Beyond cyber risks, Amodei called on governments to prepare for AI-driven job displacement through wage insurance, retention tax incentives, and workforce training grants, with universal basic income as a potential fallback financed by company or capital gains taxes. "First, enduring job displacement is undesirable and dangerous, and we should do everything we can to minimize or prevent it, not to bring it about," he wrote.

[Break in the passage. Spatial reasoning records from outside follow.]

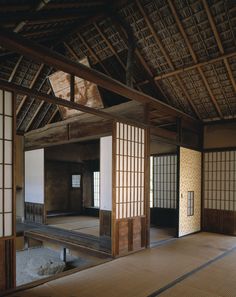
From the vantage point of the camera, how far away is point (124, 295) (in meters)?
2.83

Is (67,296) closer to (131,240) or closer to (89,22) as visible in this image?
(131,240)

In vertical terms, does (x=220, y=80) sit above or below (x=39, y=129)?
above

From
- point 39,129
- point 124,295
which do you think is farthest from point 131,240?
point 39,129

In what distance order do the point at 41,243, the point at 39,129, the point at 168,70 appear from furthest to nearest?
1. the point at 39,129
2. the point at 41,243
3. the point at 168,70

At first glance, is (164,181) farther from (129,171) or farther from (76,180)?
(76,180)

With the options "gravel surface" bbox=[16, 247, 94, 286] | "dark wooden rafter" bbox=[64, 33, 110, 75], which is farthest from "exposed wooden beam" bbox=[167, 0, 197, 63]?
"gravel surface" bbox=[16, 247, 94, 286]

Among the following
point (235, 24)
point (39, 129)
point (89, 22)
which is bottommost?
point (39, 129)

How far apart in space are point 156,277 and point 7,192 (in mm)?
2233

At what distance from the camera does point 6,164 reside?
291 centimetres

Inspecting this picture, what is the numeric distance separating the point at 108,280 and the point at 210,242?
3018 millimetres

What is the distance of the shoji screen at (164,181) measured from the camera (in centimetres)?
734

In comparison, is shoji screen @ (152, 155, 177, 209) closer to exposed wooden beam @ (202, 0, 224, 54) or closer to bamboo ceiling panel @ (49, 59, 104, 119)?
bamboo ceiling panel @ (49, 59, 104, 119)

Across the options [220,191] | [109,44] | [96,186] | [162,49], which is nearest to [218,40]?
[162,49]

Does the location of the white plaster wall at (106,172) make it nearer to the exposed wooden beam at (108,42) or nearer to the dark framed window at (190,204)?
the exposed wooden beam at (108,42)
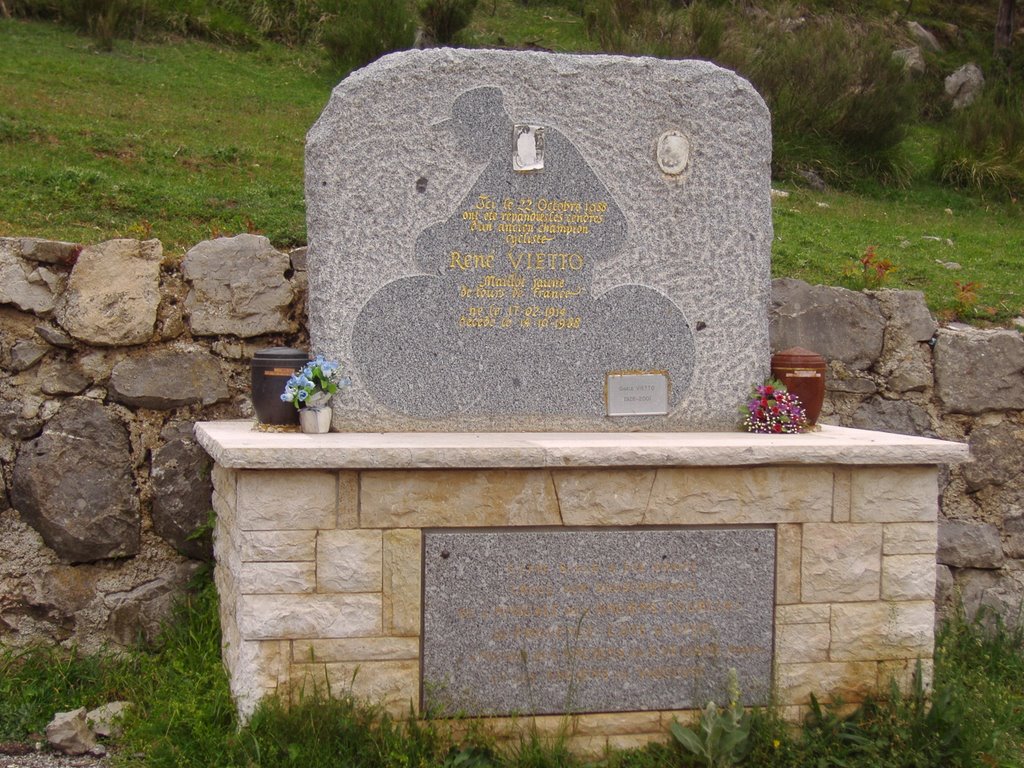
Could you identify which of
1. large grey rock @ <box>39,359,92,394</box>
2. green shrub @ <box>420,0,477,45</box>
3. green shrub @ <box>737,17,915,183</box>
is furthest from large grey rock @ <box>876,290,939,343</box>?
green shrub @ <box>420,0,477,45</box>

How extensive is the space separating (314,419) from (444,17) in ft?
33.0

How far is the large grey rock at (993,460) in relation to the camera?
5.37 metres

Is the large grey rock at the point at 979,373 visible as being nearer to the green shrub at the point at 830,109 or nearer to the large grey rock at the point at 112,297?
the large grey rock at the point at 112,297

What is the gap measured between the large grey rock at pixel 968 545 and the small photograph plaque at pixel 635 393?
1.79 metres

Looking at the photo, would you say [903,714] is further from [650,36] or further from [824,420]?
[650,36]

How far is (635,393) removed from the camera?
4.57m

He also urged limits on AI-driven surveillance and autonomous weapons in domestic law enforcement, prompt reporting of serious safety incidents, strict protection of model weights, and closer cooperation among democratic nations on critical AI technologies.

Anthropic paired the essay with safeguards inside Claude Fable 5, which routes certain cybersecurity, biology, chemistry, and AI development requests to the less capable Claude Opus 4.8. Amodei said voluntary limits cannot substitute for binding industry-wide rules, and added, "I am grateful to see the Trump administration's Executive Order move incrementally towards a greater role for government in AI, though Anthropic's proposal recommends even further action."